O despertador, numa alegria saltitante descabida, avisa que o dia começou. O espelho, não tão alegre assim, me olha. Escovas de dentes, de cabelos, estão todos a postos, ansiosos para entrarem em ação. A cama me chama. Me imagino embrenhando-me em seus lençóis sedutores, desmanchando-me em sua preguiçosa grandeza. Ignoro-a. A gaveta da cômoda corpulenta emperra, avisando que alguém ali não tem pressa. Hora do café. Forno, micro-ondas, são todos muito espertos. Nada mais rege meus gestos além dos bips emitidos por eles. Nos entendemos muito bem. Procuro as chaves.

A voz do locutor me dá bom dia. Aperto um botão e sou engolida pela ferocidade que já fervilha lá fora. Cada motorista guia sua grande tartaruga, cujas pernas, muito curtas, movem-se a passos lentos. Estou alerta. As tartarugas parecem calmas, mas na menor distração, podem morder. Entre elas, vibram incessantemente sons agudinhos. Não sei exatamente o que me oprime. Redobro o estado de alerta. O que o locutor disse mesmo?

A porta se abre a alguns passos de alcançá-la - prefere não ser tocada - convidando-me a entrar. Em cada canto, por traz das sóbrias mesas, persianas e carpetes, algo misterioso se enconde. De vez em quando tudo ali me olha, e me sorri um sorriso dissimulado. Não sei exatamente o que me incomoda. Os ponteiros do relógio apontam para o último quarto das infinitas horas. Uma sinfonia desalinhada agita-se pelo tocar dos telefones. Hora do almoço. Sento. Quem passou por ali antes deixou sobre a mesa uma caixa de fósforos. Abro-a. Amontoados num pequeno espaço, os palitos aguardam, apáticos, pelo inevitável fim. Explosão de luz e imediato descarte separados por ínfimos segundos.

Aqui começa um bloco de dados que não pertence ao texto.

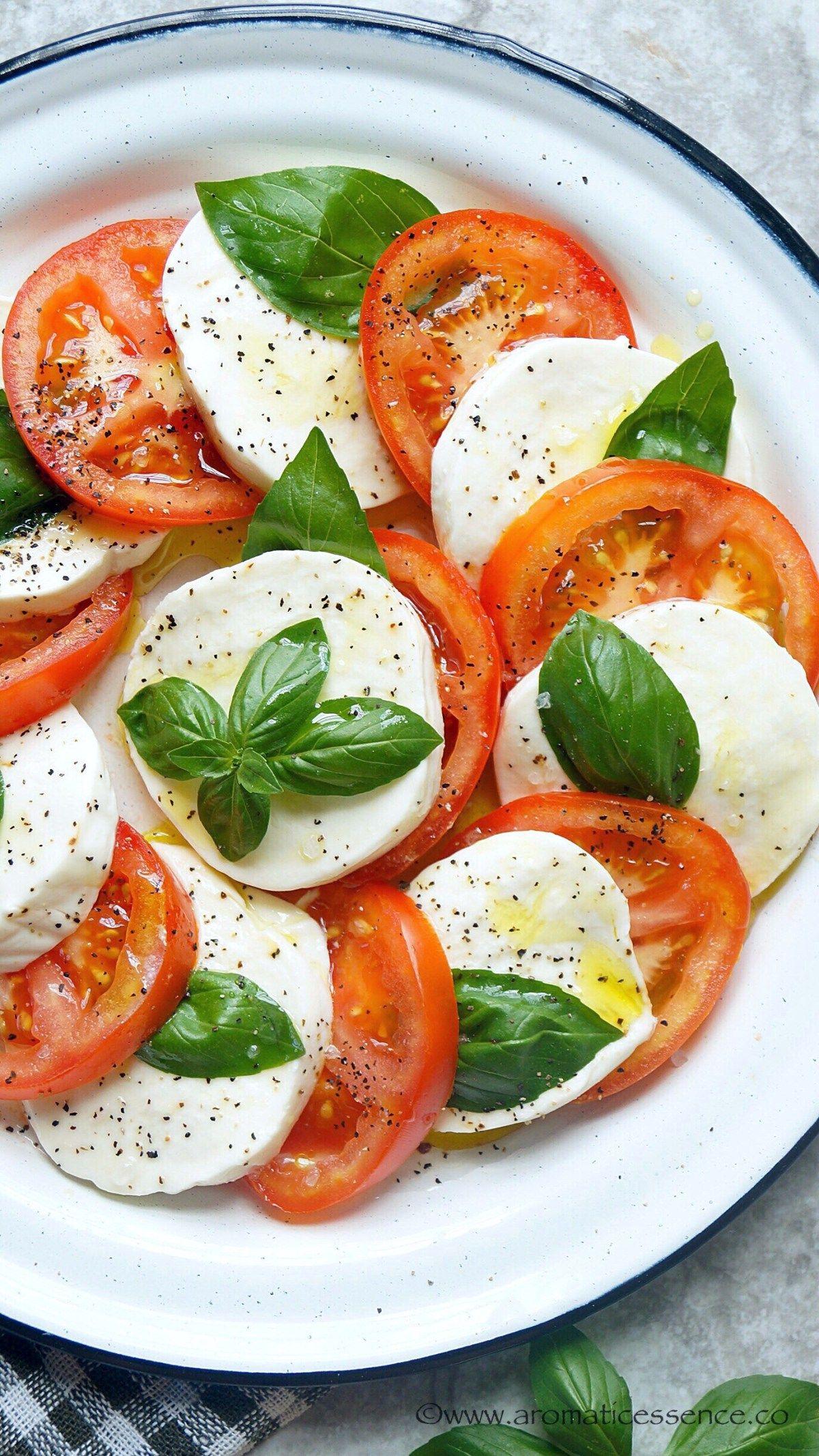 Photo of Caprese Salad | Italian Salad With Mozzarella, Tomatoes & Basil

Entro no elevador e amontoo-me num pequeno espaço. Solto um minguado sorriso para o fósforo ao meu lado. O otimismo do discurso corporativo me entedia. Minha caneta, arisca, não quer escrever. A sinfonia desalinhada continua. O relógio me dá uma sarcástica piscadela. Olho ao redor. Nunca compreendi tão bem a cabeça de um fósforo. As opressoras engrenagens dos tempos modernos agora camuflam-se em códigos binários. Reunião no auditório. Solto mais um minguado sorriso para o fósforo ao meu lado.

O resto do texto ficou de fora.